В следующую минуту пристав доложил:
– Доктор Драпье.
Это был лучший врач в городе. Он жил близко и потому очень скоро явился. Бернекур в нескольких словах объяснил ему, в чем дело. Доктор подошел к больному и, внимательно осмотрев его, сказал:
– Мальчик, похоже, вообще очень впечатлительный, а пережитый им удар был слишком силен. Может быть, однако, его еще удастся спасти…
– Доктор, — прервал его Филипп, — сделайте все, что можете, и если три четверти моего жалования…
– Я постараюсь, молодой человек, но его сейчас же необходимо перевезти в сиротский дом.
– Я бы очень хотел, — заметил господин Бернекур, — чтобы никто в городе не видел этого.
– Почему бы не прибегнуть к тому средству, которое я использовал, когда вез мальчика сюда? Мой кабриолет здесь, у ворот. Не раз видели, как я отвозил бедных детей моего прихода в госпиталь святого Мориса, так что никто не обратит на меня особого внимания.
Предложение было тотчас принято и приведено в исполнение. Менее чем через четверть часа ребенку отвели отдельную комнату и в первый раз дали лекарство, которое должно было побороть его болезнь.
Аббат между тем вернулся к прокурору, чтобы проститься с ним перед отъездом, и пообещал ему молчать обо всем, что случилось. Сторожей и сестер милосердия в госпитале также обо всем предупредили. О больном мальчике никто не должен был знать. Если Провидению будет угодно вернуть ему разум и здоровье, тогда — другое дело. В случае необходимости его отвезут в Виттель, и там ему снова придется вернуться на сцену, где разыгралась драма с его участием, но Филипп не оставит его одного.
Под тем предлогом, что больной мальчик — сын его старого товарища по оружию, поручик Готье проник в госпиталь и с согласия господина Бернекура переехал туда совсем, устроив себе походную кровать рядом с той, на которой лежал больной.
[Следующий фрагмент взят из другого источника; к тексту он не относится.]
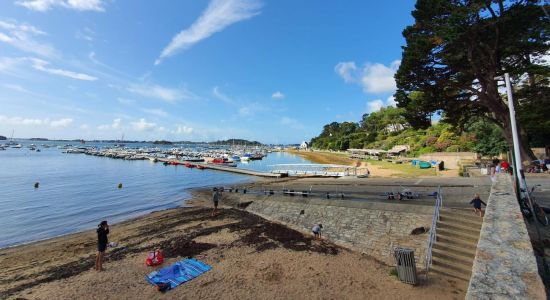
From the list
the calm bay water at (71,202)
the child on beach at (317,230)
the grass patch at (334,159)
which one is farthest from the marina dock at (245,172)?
the child on beach at (317,230)

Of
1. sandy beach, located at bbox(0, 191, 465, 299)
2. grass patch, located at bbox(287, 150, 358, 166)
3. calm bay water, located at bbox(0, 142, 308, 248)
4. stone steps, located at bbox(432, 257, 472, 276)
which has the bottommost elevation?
calm bay water, located at bbox(0, 142, 308, 248)

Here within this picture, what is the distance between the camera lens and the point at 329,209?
57.9 feet

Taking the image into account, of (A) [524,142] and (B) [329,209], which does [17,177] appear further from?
(A) [524,142]

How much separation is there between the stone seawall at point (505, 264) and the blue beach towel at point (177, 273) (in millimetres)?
10572

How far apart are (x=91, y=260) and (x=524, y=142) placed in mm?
31996

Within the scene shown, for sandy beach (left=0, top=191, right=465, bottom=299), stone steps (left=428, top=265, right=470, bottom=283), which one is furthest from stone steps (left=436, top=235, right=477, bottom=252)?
sandy beach (left=0, top=191, right=465, bottom=299)

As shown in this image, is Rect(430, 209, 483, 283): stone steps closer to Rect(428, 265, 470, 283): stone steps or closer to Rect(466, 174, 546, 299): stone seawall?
Rect(428, 265, 470, 283): stone steps

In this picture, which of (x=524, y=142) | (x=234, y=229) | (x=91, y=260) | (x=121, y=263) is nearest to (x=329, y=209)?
(x=234, y=229)

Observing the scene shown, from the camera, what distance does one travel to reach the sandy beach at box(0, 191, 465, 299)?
10.6 metres

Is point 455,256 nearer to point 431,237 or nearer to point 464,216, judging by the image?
point 431,237

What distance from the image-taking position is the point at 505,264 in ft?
14.6

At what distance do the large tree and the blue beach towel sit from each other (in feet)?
66.5

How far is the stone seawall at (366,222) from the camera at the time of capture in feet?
42.3

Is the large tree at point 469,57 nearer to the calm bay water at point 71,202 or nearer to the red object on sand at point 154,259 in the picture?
the red object on sand at point 154,259
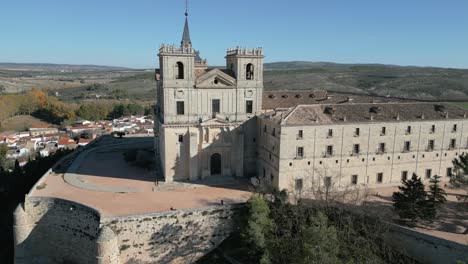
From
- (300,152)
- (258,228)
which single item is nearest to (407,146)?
(300,152)

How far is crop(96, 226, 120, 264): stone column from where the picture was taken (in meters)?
26.8

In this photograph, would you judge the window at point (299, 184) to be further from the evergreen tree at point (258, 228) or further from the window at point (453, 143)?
the window at point (453, 143)

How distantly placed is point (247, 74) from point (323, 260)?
23.2 metres

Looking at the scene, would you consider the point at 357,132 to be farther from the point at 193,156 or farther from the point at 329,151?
the point at 193,156

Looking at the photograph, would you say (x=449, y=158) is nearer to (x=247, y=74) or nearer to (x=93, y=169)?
(x=247, y=74)

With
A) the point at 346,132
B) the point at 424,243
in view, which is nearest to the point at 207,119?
the point at 346,132

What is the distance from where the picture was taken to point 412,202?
91.9 feet

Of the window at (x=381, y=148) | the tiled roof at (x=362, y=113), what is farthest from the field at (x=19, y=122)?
the window at (x=381, y=148)

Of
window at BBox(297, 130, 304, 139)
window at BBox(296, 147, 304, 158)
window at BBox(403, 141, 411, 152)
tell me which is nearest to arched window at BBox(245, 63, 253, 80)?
window at BBox(297, 130, 304, 139)

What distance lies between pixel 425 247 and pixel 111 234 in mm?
23622

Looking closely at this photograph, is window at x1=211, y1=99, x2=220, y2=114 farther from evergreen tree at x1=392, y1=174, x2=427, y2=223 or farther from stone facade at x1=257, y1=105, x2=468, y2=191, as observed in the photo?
evergreen tree at x1=392, y1=174, x2=427, y2=223

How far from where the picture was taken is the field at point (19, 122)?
100944mm

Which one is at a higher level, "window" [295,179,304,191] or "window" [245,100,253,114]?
"window" [245,100,253,114]

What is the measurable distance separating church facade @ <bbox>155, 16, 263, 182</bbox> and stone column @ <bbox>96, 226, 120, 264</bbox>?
10.8m
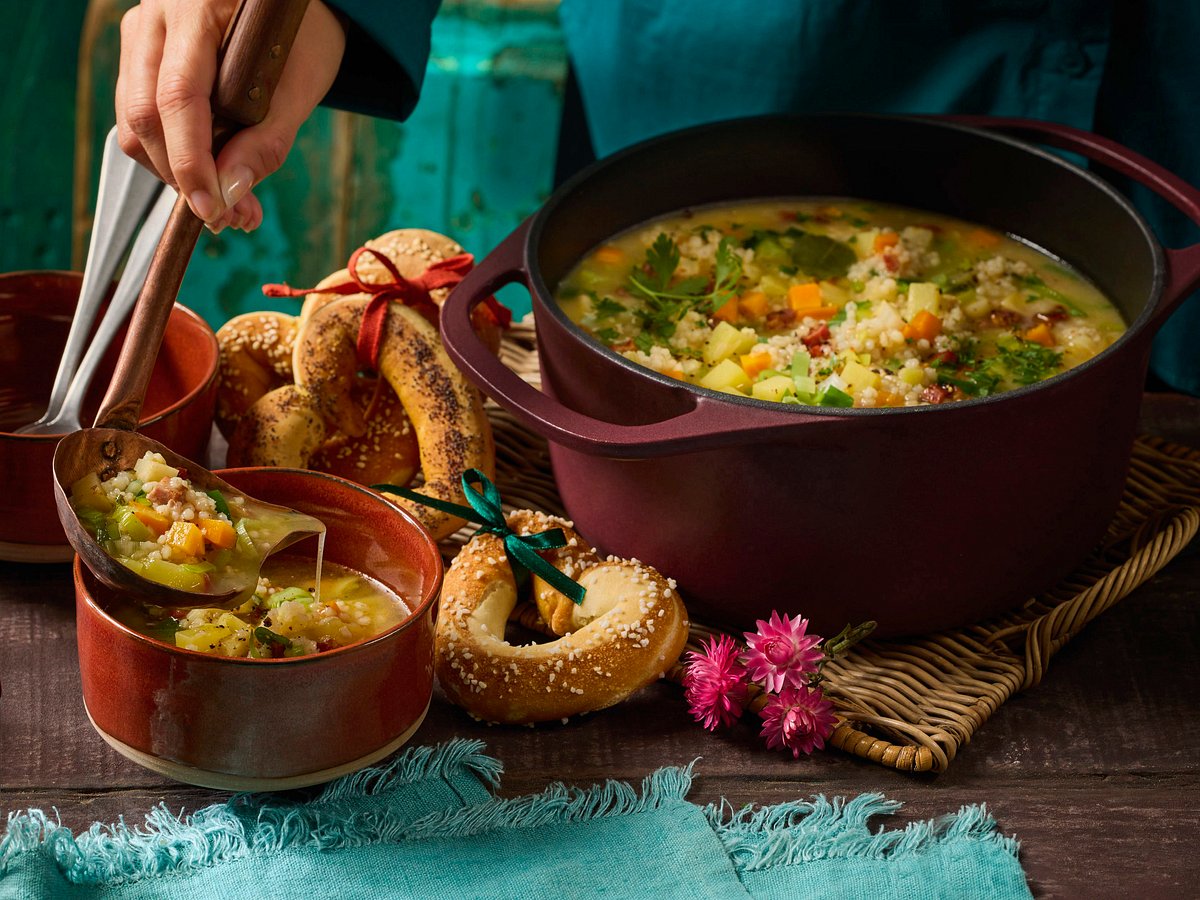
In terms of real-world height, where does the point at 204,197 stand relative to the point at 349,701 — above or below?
above

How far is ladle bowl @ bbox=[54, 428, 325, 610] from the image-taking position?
1.31m

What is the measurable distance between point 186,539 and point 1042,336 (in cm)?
113

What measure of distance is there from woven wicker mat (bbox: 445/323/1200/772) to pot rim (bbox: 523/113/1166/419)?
0.85 ft

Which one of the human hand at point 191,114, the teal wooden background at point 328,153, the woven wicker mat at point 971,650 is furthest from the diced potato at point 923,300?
the teal wooden background at point 328,153

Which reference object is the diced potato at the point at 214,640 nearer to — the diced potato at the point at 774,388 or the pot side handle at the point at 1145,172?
the diced potato at the point at 774,388

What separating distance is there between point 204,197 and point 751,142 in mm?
889

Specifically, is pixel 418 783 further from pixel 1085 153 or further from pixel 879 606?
pixel 1085 153

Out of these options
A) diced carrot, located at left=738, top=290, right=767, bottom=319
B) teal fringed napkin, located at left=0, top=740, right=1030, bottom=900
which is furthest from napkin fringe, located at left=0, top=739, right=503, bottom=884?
diced carrot, located at left=738, top=290, right=767, bottom=319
Нужно было видеть, с какой нежностью офицер обращался с ребенком и с каким рвением помогал сестрам ухаживать за ним. Слушая бессвязную речь мальчика, прерываемую стонами, Филиппу удалось составить себе более или менее ясное представление о том, что именно так потрясло ребенка.
Той роковой ночью бедняга попал в какое-то селение, названия которого он не знал. Имя человека, с которым он путешествовал, ему также было не известно. Молнии и гроза сильно напугали его. Дождь лил не переставая и промочил одежду мальчика до нитки. Спутник нес его на руках до тех пор, пока они не набрели на какой-то дом. Они постучали в дверь, и она отворилась. Они вошли в комнату: там было несколько мужчин и женщин. Возле печи мальчик заснул, а когда проснулся, то лежал одетый на кровати, задернутой занавесками. Вдруг чья-то рука отдернула их, и перед ним возникла фигура, вся в белом. Этот призрак схватил его, мальчик хотел закричать, но ему зажали рот…
«Молчи! Ради бога, молчи! Они убьют тебя! — шептал призрак, превратившийся в женский силуэт. — Молчи же! Если они услышат тебя, то убьют, как того, в соседней комнате, и того, кто привел тебя сюда!»
Прижав ребенка к груди, женщина перелезла через подоконник и стала спускаться вниз. Достигнув земли, она, видимо, остановилась в нерешительности, но потом проговорила: «Да-да, на кладбище! Бежим! Боже, помоги мне! Довольно жертв!» И она побежала, но в эту минуту из комнаты, которую они только что покинули, донесся страшный стон…
Когда силы юного организма восторжествовали над смертельным недугом и больному мальчику стало легче, Филипп вспомнил про отцовский дом. Мы уже рассказали об испытаниях, которые ему пришлось пережить. Сильнее всего на него подействовало исчезновение эмигранта. «Никто не разубедит меня, — твердил про себя поручик, — что сын нашего хозяина был одним из двух убитых в ту ночь, когда священник взял к себе ребенка».
Прокурор обещал Филиппу Готье сообщать ему обо всем, что касалось здоровья мальчика. Наконец, доктор Драпье для скорейшего выздоровления посоветовал перевезти ребенка куда-нибудь в деревню, на свежий воздух. Офицер тотчас предложил взять мальчика к себе.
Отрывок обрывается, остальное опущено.